Computer scientists at the Energy Department’s Sandia National Laboratories have simultaneously booted one million Linux kernels, all of which ran as virtual machines on the labs’ Thunderbird supercomputer. The researchers, Ron Minnich and Don Rudish, hope to use their million virtual-machine network to better understand how botnets operate.
A million virtual machine is the largest number that has ever been spun up on a single system, to the best of the researchers’ knowledge. Previously, they were only able to boot 20,000 virtual instances at once.
The Department of Energy’s Office of Science, the National Nuclear Security Administration’s (NNSA) Advanced Simulation and Computing (ASC) program all funded the two-year project. Dell and IBM contributed technical expertise to the experiments.
Thunderbird is a 4,480-node Dell-based computer cluster. Each node ran 250 Linux kernels. The host OS on each node is a stripped-down version of Linux kernel, compiled by the researchers themselves. It contains only the kernel core and and a start-up script that boots up the virtual machines. “The root file system lives out in Random Access Memory,” Rudish said.

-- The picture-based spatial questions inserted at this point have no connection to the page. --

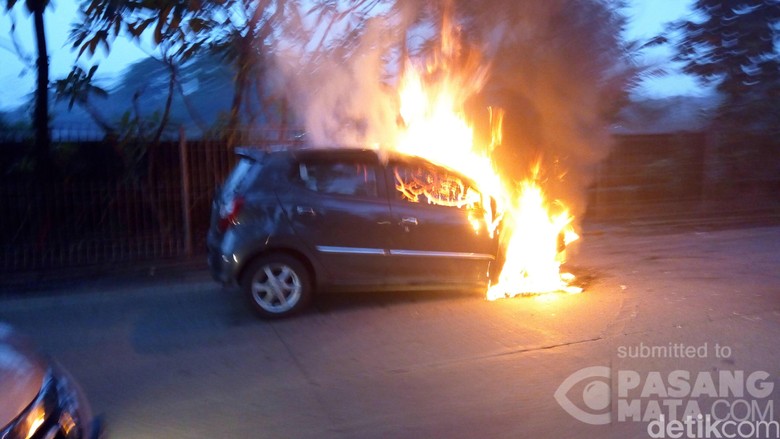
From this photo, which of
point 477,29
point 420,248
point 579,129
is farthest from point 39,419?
point 579,129

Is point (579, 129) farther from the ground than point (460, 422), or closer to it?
farther from the ground

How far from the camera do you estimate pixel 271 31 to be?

For the virtualization, the system uses a hypervisor built into the Linux kernel, called Lguest, which was developed by the research arm of IBM. Although it is still in the development stage, Sandia chose Lguest because it is “very fast and very lightweight,” Minnich said. On Thunderbird, the start-up for each virtual machine is a fraction of second, Rudish said. “The bottleneck reading in the configuration file, which is a million lines long.”
The management software is OneSis, which was originally developed by Sandia. “OneSis is pretty key to making this thing work at all. It is good at managing thousands of thousands of nodes in a very easy way,” Minnich said. All the virtual machines are networked, through both virtual Linux-based routers and Sandia’s own backbone routers.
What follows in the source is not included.